We are beginning a new year. With every new year we have a chance to look at ourselves and see where we want to go and who we want to become.
I want to pass on some advice of authors, poets and spiritual writers that might be helpful in your spiritual life.
Peggy Toney Horton tells us, “As the old year retires and a new one is born, we commit into the hands of our Creator the happenings of the past year and ask for direction and guidance in the new one. May he grant us his grace, his tranquility and his wisdom!”
Jonathan Edwards spells out a New Year’s Resolution quite simply, “Resolution One: I will live for God. Resolution Two: If no one else does, I still will.”
Basically, this is the first Commandment of the 10 – to put God first. Anyone or anything we put before God becomes our idol. God must be first.
Goran Persson reminds us of the second part of our loving: “Let our New Year’s resolution be this: we will be there for one another as fellow members of humanity, in the finest sense of the word.”

§

**What you need to do:**
[1] Name each person the New Year reflection quotes.
[2] Rewrite the New Year reflection from "We are beginning" to "must be first.", replacing "Creator" with "Maker".
[3] Carry on the New Year reflection from its last sentence.
The data placed after this reflection is separate material and has no connection to it.

**Source data:**

§

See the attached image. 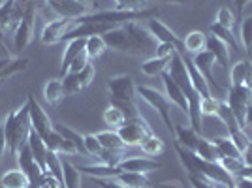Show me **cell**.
<instances>
[{"mask_svg": "<svg viewBox=\"0 0 252 188\" xmlns=\"http://www.w3.org/2000/svg\"><path fill=\"white\" fill-rule=\"evenodd\" d=\"M102 38H104L107 49L126 53V55H149V53L155 55L158 45V42L149 32V29L141 27L136 21L115 27V29L102 34Z\"/></svg>", "mask_w": 252, "mask_h": 188, "instance_id": "obj_1", "label": "cell"}, {"mask_svg": "<svg viewBox=\"0 0 252 188\" xmlns=\"http://www.w3.org/2000/svg\"><path fill=\"white\" fill-rule=\"evenodd\" d=\"M169 77L179 85V89L183 91L187 102H189V119H190V126L200 134L201 132V96L196 93V89L192 87V81H190L189 70H187V64H185V59H183V53L175 51L171 55L168 64Z\"/></svg>", "mask_w": 252, "mask_h": 188, "instance_id": "obj_2", "label": "cell"}, {"mask_svg": "<svg viewBox=\"0 0 252 188\" xmlns=\"http://www.w3.org/2000/svg\"><path fill=\"white\" fill-rule=\"evenodd\" d=\"M4 130H6L8 151L13 157H17L19 151L27 145L32 130L31 117H29V104H23L21 107L13 109L10 115L4 119Z\"/></svg>", "mask_w": 252, "mask_h": 188, "instance_id": "obj_3", "label": "cell"}, {"mask_svg": "<svg viewBox=\"0 0 252 188\" xmlns=\"http://www.w3.org/2000/svg\"><path fill=\"white\" fill-rule=\"evenodd\" d=\"M137 94L157 111L158 115L162 117V121H164V125L168 128V132L175 139V125L171 121V105L173 104L168 100V96L164 93H160V91H157V89H153V87H145V85L137 87Z\"/></svg>", "mask_w": 252, "mask_h": 188, "instance_id": "obj_4", "label": "cell"}, {"mask_svg": "<svg viewBox=\"0 0 252 188\" xmlns=\"http://www.w3.org/2000/svg\"><path fill=\"white\" fill-rule=\"evenodd\" d=\"M107 91L111 96V104L113 105H136V93L137 87L134 83V77L130 73L115 75L107 81Z\"/></svg>", "mask_w": 252, "mask_h": 188, "instance_id": "obj_5", "label": "cell"}, {"mask_svg": "<svg viewBox=\"0 0 252 188\" xmlns=\"http://www.w3.org/2000/svg\"><path fill=\"white\" fill-rule=\"evenodd\" d=\"M119 137L123 139V143L126 147H139V143L153 134V128L149 126V123L141 115L134 117V119H126L125 125L117 130Z\"/></svg>", "mask_w": 252, "mask_h": 188, "instance_id": "obj_6", "label": "cell"}, {"mask_svg": "<svg viewBox=\"0 0 252 188\" xmlns=\"http://www.w3.org/2000/svg\"><path fill=\"white\" fill-rule=\"evenodd\" d=\"M226 104L230 105L231 113L235 115L237 123L245 128V123H247V111H249V107L252 105V89L239 87V85H230Z\"/></svg>", "mask_w": 252, "mask_h": 188, "instance_id": "obj_7", "label": "cell"}, {"mask_svg": "<svg viewBox=\"0 0 252 188\" xmlns=\"http://www.w3.org/2000/svg\"><path fill=\"white\" fill-rule=\"evenodd\" d=\"M32 36H34V4L27 2L21 23H19L17 31L13 32V49H15V53H21L23 49H27L32 42Z\"/></svg>", "mask_w": 252, "mask_h": 188, "instance_id": "obj_8", "label": "cell"}, {"mask_svg": "<svg viewBox=\"0 0 252 188\" xmlns=\"http://www.w3.org/2000/svg\"><path fill=\"white\" fill-rule=\"evenodd\" d=\"M27 104H29V117H31L32 130H34L38 136L42 137V139H45V137L49 136L53 130H55V125L51 123L49 115H47V113L42 109V105L36 102L34 94H29Z\"/></svg>", "mask_w": 252, "mask_h": 188, "instance_id": "obj_9", "label": "cell"}, {"mask_svg": "<svg viewBox=\"0 0 252 188\" xmlns=\"http://www.w3.org/2000/svg\"><path fill=\"white\" fill-rule=\"evenodd\" d=\"M23 11L25 6L17 0H6L4 8L0 10V32L6 36H13V32L17 31L19 23L23 19Z\"/></svg>", "mask_w": 252, "mask_h": 188, "instance_id": "obj_10", "label": "cell"}, {"mask_svg": "<svg viewBox=\"0 0 252 188\" xmlns=\"http://www.w3.org/2000/svg\"><path fill=\"white\" fill-rule=\"evenodd\" d=\"M93 79H94V66H93V64H87L81 72L66 73L63 77L64 93L66 94L81 93L83 89H87L89 85L93 83Z\"/></svg>", "mask_w": 252, "mask_h": 188, "instance_id": "obj_11", "label": "cell"}, {"mask_svg": "<svg viewBox=\"0 0 252 188\" xmlns=\"http://www.w3.org/2000/svg\"><path fill=\"white\" fill-rule=\"evenodd\" d=\"M72 25H74V19H64V17L53 19L43 27L40 38L45 45H55L59 42H64V36L72 29Z\"/></svg>", "mask_w": 252, "mask_h": 188, "instance_id": "obj_12", "label": "cell"}, {"mask_svg": "<svg viewBox=\"0 0 252 188\" xmlns=\"http://www.w3.org/2000/svg\"><path fill=\"white\" fill-rule=\"evenodd\" d=\"M59 17L64 19H77L81 15H87V4H83L81 0H45Z\"/></svg>", "mask_w": 252, "mask_h": 188, "instance_id": "obj_13", "label": "cell"}, {"mask_svg": "<svg viewBox=\"0 0 252 188\" xmlns=\"http://www.w3.org/2000/svg\"><path fill=\"white\" fill-rule=\"evenodd\" d=\"M147 29H149V32L155 36V40H157L158 43H171V45L177 47L179 53H187L185 51V45H183V40H179L177 34L171 31L168 25H164L160 19H157V17L149 19Z\"/></svg>", "mask_w": 252, "mask_h": 188, "instance_id": "obj_14", "label": "cell"}, {"mask_svg": "<svg viewBox=\"0 0 252 188\" xmlns=\"http://www.w3.org/2000/svg\"><path fill=\"white\" fill-rule=\"evenodd\" d=\"M117 167H119L121 171L149 173V171H157V169H160L162 164L157 162L155 158H149V157H132V158H123Z\"/></svg>", "mask_w": 252, "mask_h": 188, "instance_id": "obj_15", "label": "cell"}, {"mask_svg": "<svg viewBox=\"0 0 252 188\" xmlns=\"http://www.w3.org/2000/svg\"><path fill=\"white\" fill-rule=\"evenodd\" d=\"M162 81H164V89H166V96H168L169 102L173 105H177L179 109H181L183 113H187V117H189V102H187L183 91L179 89V85L169 77L168 72L162 73Z\"/></svg>", "mask_w": 252, "mask_h": 188, "instance_id": "obj_16", "label": "cell"}, {"mask_svg": "<svg viewBox=\"0 0 252 188\" xmlns=\"http://www.w3.org/2000/svg\"><path fill=\"white\" fill-rule=\"evenodd\" d=\"M230 79L231 85H239V87H247L252 89V61L245 59L239 63L233 64V68L230 70Z\"/></svg>", "mask_w": 252, "mask_h": 188, "instance_id": "obj_17", "label": "cell"}, {"mask_svg": "<svg viewBox=\"0 0 252 188\" xmlns=\"http://www.w3.org/2000/svg\"><path fill=\"white\" fill-rule=\"evenodd\" d=\"M31 61L27 57H6V59H0V79H8L13 77L17 73L25 72L29 68Z\"/></svg>", "mask_w": 252, "mask_h": 188, "instance_id": "obj_18", "label": "cell"}, {"mask_svg": "<svg viewBox=\"0 0 252 188\" xmlns=\"http://www.w3.org/2000/svg\"><path fill=\"white\" fill-rule=\"evenodd\" d=\"M207 51L215 57L217 64H220L224 70L230 72V49H228L226 43L219 38H215V36H209L207 38Z\"/></svg>", "mask_w": 252, "mask_h": 188, "instance_id": "obj_19", "label": "cell"}, {"mask_svg": "<svg viewBox=\"0 0 252 188\" xmlns=\"http://www.w3.org/2000/svg\"><path fill=\"white\" fill-rule=\"evenodd\" d=\"M183 59H185V64H187V70H189V75H190V81H192V87L196 89V93L200 94L201 98L213 96V94H211V85L207 83V81H205V77L198 72V68L194 66V63L190 61L185 53H183Z\"/></svg>", "mask_w": 252, "mask_h": 188, "instance_id": "obj_20", "label": "cell"}, {"mask_svg": "<svg viewBox=\"0 0 252 188\" xmlns=\"http://www.w3.org/2000/svg\"><path fill=\"white\" fill-rule=\"evenodd\" d=\"M192 63H194V66L198 68V72L205 77V81H207V83L217 85V81L213 79V68H215L217 61H215V57H213L207 49H205V51H201V53H198V55H194Z\"/></svg>", "mask_w": 252, "mask_h": 188, "instance_id": "obj_21", "label": "cell"}, {"mask_svg": "<svg viewBox=\"0 0 252 188\" xmlns=\"http://www.w3.org/2000/svg\"><path fill=\"white\" fill-rule=\"evenodd\" d=\"M85 43H87V38H75V40H70L66 49H64L63 61H61V77H64L68 70H70V64L74 61L79 53L85 51Z\"/></svg>", "mask_w": 252, "mask_h": 188, "instance_id": "obj_22", "label": "cell"}, {"mask_svg": "<svg viewBox=\"0 0 252 188\" xmlns=\"http://www.w3.org/2000/svg\"><path fill=\"white\" fill-rule=\"evenodd\" d=\"M64 96H66V93H64L63 77L61 79H49L47 83L43 85V98L51 107H57L61 104Z\"/></svg>", "mask_w": 252, "mask_h": 188, "instance_id": "obj_23", "label": "cell"}, {"mask_svg": "<svg viewBox=\"0 0 252 188\" xmlns=\"http://www.w3.org/2000/svg\"><path fill=\"white\" fill-rule=\"evenodd\" d=\"M126 188H151V181L145 173H136V171H119V175L113 177Z\"/></svg>", "mask_w": 252, "mask_h": 188, "instance_id": "obj_24", "label": "cell"}, {"mask_svg": "<svg viewBox=\"0 0 252 188\" xmlns=\"http://www.w3.org/2000/svg\"><path fill=\"white\" fill-rule=\"evenodd\" d=\"M198 139H200V134L192 126H183V125L175 126V139L173 141H177L179 145H183L185 149H189V151L194 153Z\"/></svg>", "mask_w": 252, "mask_h": 188, "instance_id": "obj_25", "label": "cell"}, {"mask_svg": "<svg viewBox=\"0 0 252 188\" xmlns=\"http://www.w3.org/2000/svg\"><path fill=\"white\" fill-rule=\"evenodd\" d=\"M183 45H185V51L187 53L198 55V53L207 49V36H205L201 31H190L189 34L185 36Z\"/></svg>", "mask_w": 252, "mask_h": 188, "instance_id": "obj_26", "label": "cell"}, {"mask_svg": "<svg viewBox=\"0 0 252 188\" xmlns=\"http://www.w3.org/2000/svg\"><path fill=\"white\" fill-rule=\"evenodd\" d=\"M79 171L93 179H113L119 175L117 166H105V164H96V166H79Z\"/></svg>", "mask_w": 252, "mask_h": 188, "instance_id": "obj_27", "label": "cell"}, {"mask_svg": "<svg viewBox=\"0 0 252 188\" xmlns=\"http://www.w3.org/2000/svg\"><path fill=\"white\" fill-rule=\"evenodd\" d=\"M194 153L200 158H203V160H207V162H219L220 160V155H219V149L215 145V141L213 139H205V137L201 136L198 139V143H196Z\"/></svg>", "mask_w": 252, "mask_h": 188, "instance_id": "obj_28", "label": "cell"}, {"mask_svg": "<svg viewBox=\"0 0 252 188\" xmlns=\"http://www.w3.org/2000/svg\"><path fill=\"white\" fill-rule=\"evenodd\" d=\"M0 185L4 188H21L31 187V181L23 169H10L0 177Z\"/></svg>", "mask_w": 252, "mask_h": 188, "instance_id": "obj_29", "label": "cell"}, {"mask_svg": "<svg viewBox=\"0 0 252 188\" xmlns=\"http://www.w3.org/2000/svg\"><path fill=\"white\" fill-rule=\"evenodd\" d=\"M139 149H141L149 158H157L166 151V143H164V139H160V137L153 132V134H149V136L139 143Z\"/></svg>", "mask_w": 252, "mask_h": 188, "instance_id": "obj_30", "label": "cell"}, {"mask_svg": "<svg viewBox=\"0 0 252 188\" xmlns=\"http://www.w3.org/2000/svg\"><path fill=\"white\" fill-rule=\"evenodd\" d=\"M27 145L31 147L32 155H34V158H36V162L40 164V167H42L43 171H45V157H47V147H45V143H43V139L34 130H31V136H29V141H27Z\"/></svg>", "mask_w": 252, "mask_h": 188, "instance_id": "obj_31", "label": "cell"}, {"mask_svg": "<svg viewBox=\"0 0 252 188\" xmlns=\"http://www.w3.org/2000/svg\"><path fill=\"white\" fill-rule=\"evenodd\" d=\"M96 137H98V141L102 143L105 151H119V153H125L126 151V145L123 143V139L119 137L117 130H104V132L96 134Z\"/></svg>", "mask_w": 252, "mask_h": 188, "instance_id": "obj_32", "label": "cell"}, {"mask_svg": "<svg viewBox=\"0 0 252 188\" xmlns=\"http://www.w3.org/2000/svg\"><path fill=\"white\" fill-rule=\"evenodd\" d=\"M169 59H160V57H151L147 61L141 63V73H145L147 77H157L168 70Z\"/></svg>", "mask_w": 252, "mask_h": 188, "instance_id": "obj_33", "label": "cell"}, {"mask_svg": "<svg viewBox=\"0 0 252 188\" xmlns=\"http://www.w3.org/2000/svg\"><path fill=\"white\" fill-rule=\"evenodd\" d=\"M215 145L219 149V155L220 158H235V160H245L243 153L237 149V145L231 141L230 137H219V139H213Z\"/></svg>", "mask_w": 252, "mask_h": 188, "instance_id": "obj_34", "label": "cell"}, {"mask_svg": "<svg viewBox=\"0 0 252 188\" xmlns=\"http://www.w3.org/2000/svg\"><path fill=\"white\" fill-rule=\"evenodd\" d=\"M105 49H107V45H105L102 34H94V36H89V38H87L85 51H87V55H89V59H91V61L100 59V57L105 53Z\"/></svg>", "mask_w": 252, "mask_h": 188, "instance_id": "obj_35", "label": "cell"}, {"mask_svg": "<svg viewBox=\"0 0 252 188\" xmlns=\"http://www.w3.org/2000/svg\"><path fill=\"white\" fill-rule=\"evenodd\" d=\"M102 119H104V125H107L109 130H119L121 126L125 125V121H126L125 113H123V111L113 104L107 105V109L104 111Z\"/></svg>", "mask_w": 252, "mask_h": 188, "instance_id": "obj_36", "label": "cell"}, {"mask_svg": "<svg viewBox=\"0 0 252 188\" xmlns=\"http://www.w3.org/2000/svg\"><path fill=\"white\" fill-rule=\"evenodd\" d=\"M55 130H57V132H59L63 137L70 139V141L77 147V153L87 155V149H85V139H83V136H81L79 132H75L74 128H70V126H66V125H55ZM87 157H89V155H87Z\"/></svg>", "mask_w": 252, "mask_h": 188, "instance_id": "obj_37", "label": "cell"}, {"mask_svg": "<svg viewBox=\"0 0 252 188\" xmlns=\"http://www.w3.org/2000/svg\"><path fill=\"white\" fill-rule=\"evenodd\" d=\"M211 34L215 36V38H219V40H222V42L226 43L228 47H231L233 51H239V43H237V40H235V36H233V31H230V29H224V27H220L219 23H213L209 27Z\"/></svg>", "mask_w": 252, "mask_h": 188, "instance_id": "obj_38", "label": "cell"}, {"mask_svg": "<svg viewBox=\"0 0 252 188\" xmlns=\"http://www.w3.org/2000/svg\"><path fill=\"white\" fill-rule=\"evenodd\" d=\"M241 42L247 49V55H252V15L241 21Z\"/></svg>", "mask_w": 252, "mask_h": 188, "instance_id": "obj_39", "label": "cell"}, {"mask_svg": "<svg viewBox=\"0 0 252 188\" xmlns=\"http://www.w3.org/2000/svg\"><path fill=\"white\" fill-rule=\"evenodd\" d=\"M219 107H220L219 98H215V96L201 98V115L203 117H217L219 115Z\"/></svg>", "mask_w": 252, "mask_h": 188, "instance_id": "obj_40", "label": "cell"}, {"mask_svg": "<svg viewBox=\"0 0 252 188\" xmlns=\"http://www.w3.org/2000/svg\"><path fill=\"white\" fill-rule=\"evenodd\" d=\"M83 139H85V149H87V155H89V157L100 158L102 151H104V147H102V143L98 141L96 134H87V136H83Z\"/></svg>", "mask_w": 252, "mask_h": 188, "instance_id": "obj_41", "label": "cell"}, {"mask_svg": "<svg viewBox=\"0 0 252 188\" xmlns=\"http://www.w3.org/2000/svg\"><path fill=\"white\" fill-rule=\"evenodd\" d=\"M215 23H219L224 29L233 31V27H235V13H233L228 6H222L220 10H219V13H217V21Z\"/></svg>", "mask_w": 252, "mask_h": 188, "instance_id": "obj_42", "label": "cell"}, {"mask_svg": "<svg viewBox=\"0 0 252 188\" xmlns=\"http://www.w3.org/2000/svg\"><path fill=\"white\" fill-rule=\"evenodd\" d=\"M115 10H145L147 0H113Z\"/></svg>", "mask_w": 252, "mask_h": 188, "instance_id": "obj_43", "label": "cell"}, {"mask_svg": "<svg viewBox=\"0 0 252 188\" xmlns=\"http://www.w3.org/2000/svg\"><path fill=\"white\" fill-rule=\"evenodd\" d=\"M87 64H91V59H89V55H87V51L79 53L77 57H75L74 61H72V64H70V70H68V73H75V72H81Z\"/></svg>", "mask_w": 252, "mask_h": 188, "instance_id": "obj_44", "label": "cell"}, {"mask_svg": "<svg viewBox=\"0 0 252 188\" xmlns=\"http://www.w3.org/2000/svg\"><path fill=\"white\" fill-rule=\"evenodd\" d=\"M189 183L192 188H219V183H213L201 175H189Z\"/></svg>", "mask_w": 252, "mask_h": 188, "instance_id": "obj_45", "label": "cell"}, {"mask_svg": "<svg viewBox=\"0 0 252 188\" xmlns=\"http://www.w3.org/2000/svg\"><path fill=\"white\" fill-rule=\"evenodd\" d=\"M38 188H64V187H63V183L55 177V175H51L49 171H43L42 179H40V183H38Z\"/></svg>", "mask_w": 252, "mask_h": 188, "instance_id": "obj_46", "label": "cell"}, {"mask_svg": "<svg viewBox=\"0 0 252 188\" xmlns=\"http://www.w3.org/2000/svg\"><path fill=\"white\" fill-rule=\"evenodd\" d=\"M177 51V47L175 45H171V43H158L157 45V51L153 57H160V59H171V55Z\"/></svg>", "mask_w": 252, "mask_h": 188, "instance_id": "obj_47", "label": "cell"}, {"mask_svg": "<svg viewBox=\"0 0 252 188\" xmlns=\"http://www.w3.org/2000/svg\"><path fill=\"white\" fill-rule=\"evenodd\" d=\"M96 185H100V188H126L115 179H96Z\"/></svg>", "mask_w": 252, "mask_h": 188, "instance_id": "obj_48", "label": "cell"}, {"mask_svg": "<svg viewBox=\"0 0 252 188\" xmlns=\"http://www.w3.org/2000/svg\"><path fill=\"white\" fill-rule=\"evenodd\" d=\"M6 149H8V141H6V130H4V123H2V125H0V160H2V157H4Z\"/></svg>", "mask_w": 252, "mask_h": 188, "instance_id": "obj_49", "label": "cell"}, {"mask_svg": "<svg viewBox=\"0 0 252 188\" xmlns=\"http://www.w3.org/2000/svg\"><path fill=\"white\" fill-rule=\"evenodd\" d=\"M252 0H233V4H235V17H243V10H245V6L247 4H251Z\"/></svg>", "mask_w": 252, "mask_h": 188, "instance_id": "obj_50", "label": "cell"}, {"mask_svg": "<svg viewBox=\"0 0 252 188\" xmlns=\"http://www.w3.org/2000/svg\"><path fill=\"white\" fill-rule=\"evenodd\" d=\"M235 188H252V177L235 179Z\"/></svg>", "mask_w": 252, "mask_h": 188, "instance_id": "obj_51", "label": "cell"}, {"mask_svg": "<svg viewBox=\"0 0 252 188\" xmlns=\"http://www.w3.org/2000/svg\"><path fill=\"white\" fill-rule=\"evenodd\" d=\"M157 2H162V4H175V6H189L194 0H157Z\"/></svg>", "mask_w": 252, "mask_h": 188, "instance_id": "obj_52", "label": "cell"}, {"mask_svg": "<svg viewBox=\"0 0 252 188\" xmlns=\"http://www.w3.org/2000/svg\"><path fill=\"white\" fill-rule=\"evenodd\" d=\"M4 4H6V0H0V10L4 8Z\"/></svg>", "mask_w": 252, "mask_h": 188, "instance_id": "obj_53", "label": "cell"}, {"mask_svg": "<svg viewBox=\"0 0 252 188\" xmlns=\"http://www.w3.org/2000/svg\"><path fill=\"white\" fill-rule=\"evenodd\" d=\"M2 83H4V81H2V79H0V87H2Z\"/></svg>", "mask_w": 252, "mask_h": 188, "instance_id": "obj_54", "label": "cell"}, {"mask_svg": "<svg viewBox=\"0 0 252 188\" xmlns=\"http://www.w3.org/2000/svg\"><path fill=\"white\" fill-rule=\"evenodd\" d=\"M21 188H31V187H21Z\"/></svg>", "mask_w": 252, "mask_h": 188, "instance_id": "obj_55", "label": "cell"}]
</instances>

§

**Answers to the exercises:**
[1] Peggy Toney Horton, Jonathan Edwards, Goran Persson

[2]
We are beginning a new year. With every new year we have a chance to look at ourselves and see where we want to go and who we want to become.
I want to pass on some advice of authors, poets and spiritual writers that might be helpful in your spiritual life.
Peggy Toney Horton tells us, “As the old year retires and a new one is born, we commit into the hands of our Maker the happenings of the past year and ask for direction and guidance in the new one. May he grant us his grace, his tranquility and his wisdom!”
Jonathan Edwards spells out a New Year’s Resolution quite simply, “Resolution One: I will live for God. Resolution Two: If no one else does, I still will.”
Basically, this is the first Commandment of the 10 – to put God first. Anyone or anything we put before God becomes our idol. God must be first.

[3]
We need each other. What we do for the least of brothers and sisters, we do to Jesus.
We all want to be happy. No one else can make us happy. Happiness comes from within a person not for outside. Others can share our happiness but we are responsible for our own happiness.
Helen Keller reminds us, “Your success and happiness lie in you. Resolve to keep happy, and your joy and you will form an invincible host against difficulties.”
To become fully alive in the Lord, we must learn to act instead of reacting. Tucker Carlson put it well when he says, “I have no way of knowing how people really feel, but the vast majority of those I meet couldn’t be nicer.
Every once in a while someone barks at me. My New Year’s resolution is not to bark back.”
Our resolutions can be very profound but very simple. Cyril Cusack states his task for the year: “If you asked me for my New Year Resolution, it would be to find out who I am.”
Most of the time we define ourselves by our roles in life – I am a mother, father, student, or by something we do – work in the oil fields, a secretary, etc. That is not who we are.
We have to spend time reflecting on our lives and the qualities and characteristics that define our personalities.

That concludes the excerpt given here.